A guerra comercial entre os EUA e a China, deflagrada neste ano por iniciativa da administração Donald Trump, é de difícil solução porque envolve muito mais que um mero rearranjo de políticas e condições tarifárias.
A opinião é do PhD e presidente executivo da trading chinesa Hopefull Grain and Oil, Lin Tan, que nesta semana deixou o Estado do Iowa, onde vive atualmente, para viajar a Cuiabá e apresentar aos produtores de Mato Grosso um panorama do mercado da soja em meio a este cenário.
“É muito difícil resolver o problema. Não é apenas uma questão de dinheiro, é mais como uma questão estrutural, política ou mesmo uma questão de filosofia”, disse o executivo, em entrevista à GLOBO RURAL, pouco antes de sua palestra na abertura da 4ª edição do Prêmio Sistema Famato em Campo.
Com mestrado e doutorado em Economia Agrícola pelas universidades de British Columbia e Florestal da China, Lin Tan foi professor e pesquisador da Universidade de Agricultura da China e também trabalhou para empresas de consultoria como a China Food and Agricultural Services. Atualmente, é responsável pelos setores de negócios internacionais e novos negócios do Grupo Hopefull.
Sobre os reflexos da crise para o Brasil, ele diz ver uma perspectiva favorável apenas em curto prazo – e somente se mantido o atual impasse.
“Se o conflito chegar ao fim com um acordo que envolva a compra pela China de mais soja dos EUA, pode ser muito ruim para os produtores brasileiros.”
GLOBO RURAL – Até que ponto é correto o uso do termo “guerra” para explicar a atual disputa comercial entre os EUA e a China?
Lin Tan – Ambos os lados, China e EUA, não qualificam essa disputa como uma guerra. Foi o próprio Trump quem disse: nós, americanos, já perdemos a guerra comercial para a China há 20 anos. Isso significa que, nos últimos 20 anos, a China aproveitou essa vitória. Já a China diz: isso é um tipo de conflito de tarifas. Então, ninguém concorda que isso é uma guerra comercial. Os EUA colocaram tarifas nos produtos chineses e a China impôs tarifas nos produtos dos EUA. A questão é que eles querem uma negociação. Então, a tarifa é para abrir a negociação.
GR – Você é otimista com a possibilidade de uma solução em curto prazo?
Lin Tan – Não mesmo. É muito difícil resolver o problema. Não é apenas uma questão de dinheiro, é mais como uma questão estrutural, política ou mesmo filosófica. Nos últimos anos, a negociação foi terrível. Não há resultado. Vamos ver como eles podem resolver o problema. O fato é que, para além da questão da balança comercial, há outras divergências que podem entrar na pauta, como a proteção a direitos sobre a propriedade intelectual, por exemplo. E aí a situação se complica.
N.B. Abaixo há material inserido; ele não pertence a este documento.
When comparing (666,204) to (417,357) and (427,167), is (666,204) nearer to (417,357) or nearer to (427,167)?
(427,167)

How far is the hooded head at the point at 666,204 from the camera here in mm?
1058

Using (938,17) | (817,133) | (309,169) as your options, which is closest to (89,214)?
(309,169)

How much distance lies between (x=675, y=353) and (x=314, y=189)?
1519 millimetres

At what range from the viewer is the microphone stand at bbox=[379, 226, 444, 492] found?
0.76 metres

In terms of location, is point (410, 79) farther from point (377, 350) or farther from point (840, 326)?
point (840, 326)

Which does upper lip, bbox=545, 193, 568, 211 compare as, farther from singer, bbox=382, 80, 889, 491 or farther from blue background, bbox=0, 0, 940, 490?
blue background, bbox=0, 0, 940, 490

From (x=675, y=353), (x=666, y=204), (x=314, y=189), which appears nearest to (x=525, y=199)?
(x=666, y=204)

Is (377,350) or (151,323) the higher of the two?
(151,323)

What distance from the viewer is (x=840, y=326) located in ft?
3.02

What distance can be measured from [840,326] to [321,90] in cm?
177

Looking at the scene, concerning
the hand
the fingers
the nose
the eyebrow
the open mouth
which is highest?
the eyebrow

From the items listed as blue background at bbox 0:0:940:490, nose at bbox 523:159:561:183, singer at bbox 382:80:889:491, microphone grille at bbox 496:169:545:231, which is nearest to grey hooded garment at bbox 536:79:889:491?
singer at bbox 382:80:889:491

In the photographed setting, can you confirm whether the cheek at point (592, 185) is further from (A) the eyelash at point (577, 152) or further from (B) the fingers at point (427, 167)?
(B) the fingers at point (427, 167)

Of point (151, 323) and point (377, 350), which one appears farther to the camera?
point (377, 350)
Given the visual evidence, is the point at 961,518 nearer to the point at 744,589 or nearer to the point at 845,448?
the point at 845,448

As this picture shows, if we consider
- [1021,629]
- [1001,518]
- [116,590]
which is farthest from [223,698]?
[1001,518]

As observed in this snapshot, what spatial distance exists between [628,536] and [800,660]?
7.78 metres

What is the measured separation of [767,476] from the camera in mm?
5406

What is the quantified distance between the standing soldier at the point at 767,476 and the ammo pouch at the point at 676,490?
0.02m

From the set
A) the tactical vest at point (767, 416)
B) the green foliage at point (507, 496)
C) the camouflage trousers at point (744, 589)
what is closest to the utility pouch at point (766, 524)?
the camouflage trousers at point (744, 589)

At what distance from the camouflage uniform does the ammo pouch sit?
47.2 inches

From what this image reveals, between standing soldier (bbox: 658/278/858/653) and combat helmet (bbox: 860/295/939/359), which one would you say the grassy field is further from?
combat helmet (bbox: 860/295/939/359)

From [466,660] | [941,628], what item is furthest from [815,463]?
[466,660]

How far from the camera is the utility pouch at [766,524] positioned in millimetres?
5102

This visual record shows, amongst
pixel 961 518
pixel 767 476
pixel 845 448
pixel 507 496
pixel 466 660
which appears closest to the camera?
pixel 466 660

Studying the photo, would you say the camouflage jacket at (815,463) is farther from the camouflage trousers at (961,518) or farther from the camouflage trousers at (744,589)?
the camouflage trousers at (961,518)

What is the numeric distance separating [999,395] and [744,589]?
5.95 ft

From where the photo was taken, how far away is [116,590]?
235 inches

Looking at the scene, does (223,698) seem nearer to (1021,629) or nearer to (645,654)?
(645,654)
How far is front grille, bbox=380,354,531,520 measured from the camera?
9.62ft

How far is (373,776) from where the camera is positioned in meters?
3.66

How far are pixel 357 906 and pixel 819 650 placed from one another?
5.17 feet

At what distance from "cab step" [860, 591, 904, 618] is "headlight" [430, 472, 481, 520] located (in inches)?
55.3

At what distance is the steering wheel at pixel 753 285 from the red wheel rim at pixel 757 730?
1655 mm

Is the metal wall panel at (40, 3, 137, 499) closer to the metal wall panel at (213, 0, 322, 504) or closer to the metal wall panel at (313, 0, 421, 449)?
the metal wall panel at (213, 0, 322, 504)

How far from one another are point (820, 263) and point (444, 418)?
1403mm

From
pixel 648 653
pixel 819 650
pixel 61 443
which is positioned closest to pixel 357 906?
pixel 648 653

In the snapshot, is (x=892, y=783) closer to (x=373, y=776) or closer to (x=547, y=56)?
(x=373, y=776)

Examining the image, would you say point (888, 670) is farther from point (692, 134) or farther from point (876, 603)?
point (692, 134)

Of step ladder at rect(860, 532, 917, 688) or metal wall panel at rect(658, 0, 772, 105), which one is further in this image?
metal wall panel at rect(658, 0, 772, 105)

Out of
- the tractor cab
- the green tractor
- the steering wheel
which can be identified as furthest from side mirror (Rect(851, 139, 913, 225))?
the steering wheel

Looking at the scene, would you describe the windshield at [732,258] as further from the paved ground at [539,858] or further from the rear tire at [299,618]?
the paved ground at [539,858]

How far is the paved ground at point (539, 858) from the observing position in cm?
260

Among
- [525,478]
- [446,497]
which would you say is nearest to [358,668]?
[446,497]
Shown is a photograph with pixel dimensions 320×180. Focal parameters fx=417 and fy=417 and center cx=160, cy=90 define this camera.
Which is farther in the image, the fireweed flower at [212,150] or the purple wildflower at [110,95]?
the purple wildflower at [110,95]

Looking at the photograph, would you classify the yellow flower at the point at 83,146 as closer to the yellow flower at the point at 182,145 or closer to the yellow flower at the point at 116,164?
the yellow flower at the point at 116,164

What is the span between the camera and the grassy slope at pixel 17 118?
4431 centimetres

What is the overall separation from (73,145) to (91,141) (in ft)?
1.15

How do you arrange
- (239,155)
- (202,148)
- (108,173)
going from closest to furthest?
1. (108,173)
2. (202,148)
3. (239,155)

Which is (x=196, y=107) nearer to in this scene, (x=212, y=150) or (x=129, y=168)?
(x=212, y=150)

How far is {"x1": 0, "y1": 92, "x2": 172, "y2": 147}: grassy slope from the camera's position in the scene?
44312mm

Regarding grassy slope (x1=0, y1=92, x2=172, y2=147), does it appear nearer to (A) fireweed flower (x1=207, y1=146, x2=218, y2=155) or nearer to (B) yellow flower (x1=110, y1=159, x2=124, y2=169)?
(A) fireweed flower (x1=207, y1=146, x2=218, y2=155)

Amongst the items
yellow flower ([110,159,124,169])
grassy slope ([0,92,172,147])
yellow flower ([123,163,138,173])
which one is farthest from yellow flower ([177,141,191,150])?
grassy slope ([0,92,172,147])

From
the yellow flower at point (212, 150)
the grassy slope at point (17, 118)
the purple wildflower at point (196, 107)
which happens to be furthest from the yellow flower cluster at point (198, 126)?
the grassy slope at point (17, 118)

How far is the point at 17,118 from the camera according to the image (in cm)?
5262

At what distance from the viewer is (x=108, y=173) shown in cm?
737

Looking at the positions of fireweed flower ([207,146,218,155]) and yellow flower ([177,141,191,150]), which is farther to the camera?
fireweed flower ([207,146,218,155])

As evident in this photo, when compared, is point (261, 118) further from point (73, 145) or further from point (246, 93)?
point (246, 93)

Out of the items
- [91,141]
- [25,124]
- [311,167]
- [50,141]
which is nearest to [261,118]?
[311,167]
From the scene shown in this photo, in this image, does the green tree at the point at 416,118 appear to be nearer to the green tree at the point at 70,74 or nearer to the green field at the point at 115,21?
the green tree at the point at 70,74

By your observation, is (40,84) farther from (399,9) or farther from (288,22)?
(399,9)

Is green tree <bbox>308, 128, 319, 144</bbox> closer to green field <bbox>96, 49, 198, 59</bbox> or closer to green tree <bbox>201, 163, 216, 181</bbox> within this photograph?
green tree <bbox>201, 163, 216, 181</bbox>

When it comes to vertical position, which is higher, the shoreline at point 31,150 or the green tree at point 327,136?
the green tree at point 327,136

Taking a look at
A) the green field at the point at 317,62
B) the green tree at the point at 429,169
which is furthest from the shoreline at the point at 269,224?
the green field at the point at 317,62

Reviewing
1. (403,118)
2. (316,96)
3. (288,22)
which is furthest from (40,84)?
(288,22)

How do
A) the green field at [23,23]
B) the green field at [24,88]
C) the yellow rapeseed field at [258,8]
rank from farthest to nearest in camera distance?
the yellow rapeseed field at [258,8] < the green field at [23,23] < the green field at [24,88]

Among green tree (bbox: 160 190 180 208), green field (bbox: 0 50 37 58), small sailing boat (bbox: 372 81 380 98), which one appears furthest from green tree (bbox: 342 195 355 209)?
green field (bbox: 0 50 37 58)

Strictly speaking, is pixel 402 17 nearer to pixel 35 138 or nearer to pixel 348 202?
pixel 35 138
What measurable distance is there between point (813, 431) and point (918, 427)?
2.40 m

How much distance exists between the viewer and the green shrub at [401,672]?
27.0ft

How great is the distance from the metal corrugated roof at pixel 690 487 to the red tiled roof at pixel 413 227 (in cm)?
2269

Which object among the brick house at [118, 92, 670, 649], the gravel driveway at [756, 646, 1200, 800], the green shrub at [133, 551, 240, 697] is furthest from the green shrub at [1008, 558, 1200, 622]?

GR – Quais as consequências atuais para o mercado mundial de soja?
Lin Tan – Não estamos comprando nenhum grão dos EUA agora. Se você pensar em todas as fontes alternativas de soja no mundo, só temos Brasil e Argentina, praticamente. O Brasil é o fornecedor número um. Tentamos comprar mais do Brasil, mas os agricultores já venderam quase todo o produto. É o momento da entressafra. Então é preciso mais grãos e não sei como a China irá resolver o problema. Há algumas tentativas em andamento, como cortes no consumo, uso de algum substituto, outros fornecedores, mas não tem sido o suficiente.
GR – E para o Brasil?
Lin Tan – O produtor brasileiro terá alguma vantagem no curto prazo se o atual impasse entre EUA e China se mantiver. No longo prazo, porém, a tendência é que a Europa deixe de comprar a soja brasileira para aproveitar o excedente americano, o que vai forçar o mercado a se readequar. Agora, no caso de um acordo que ponha fim ao conflito, e que envolva a compra de um percentual maior de soja americana pela China, a consequência será negativa para os brasileiros em um primeiro momento.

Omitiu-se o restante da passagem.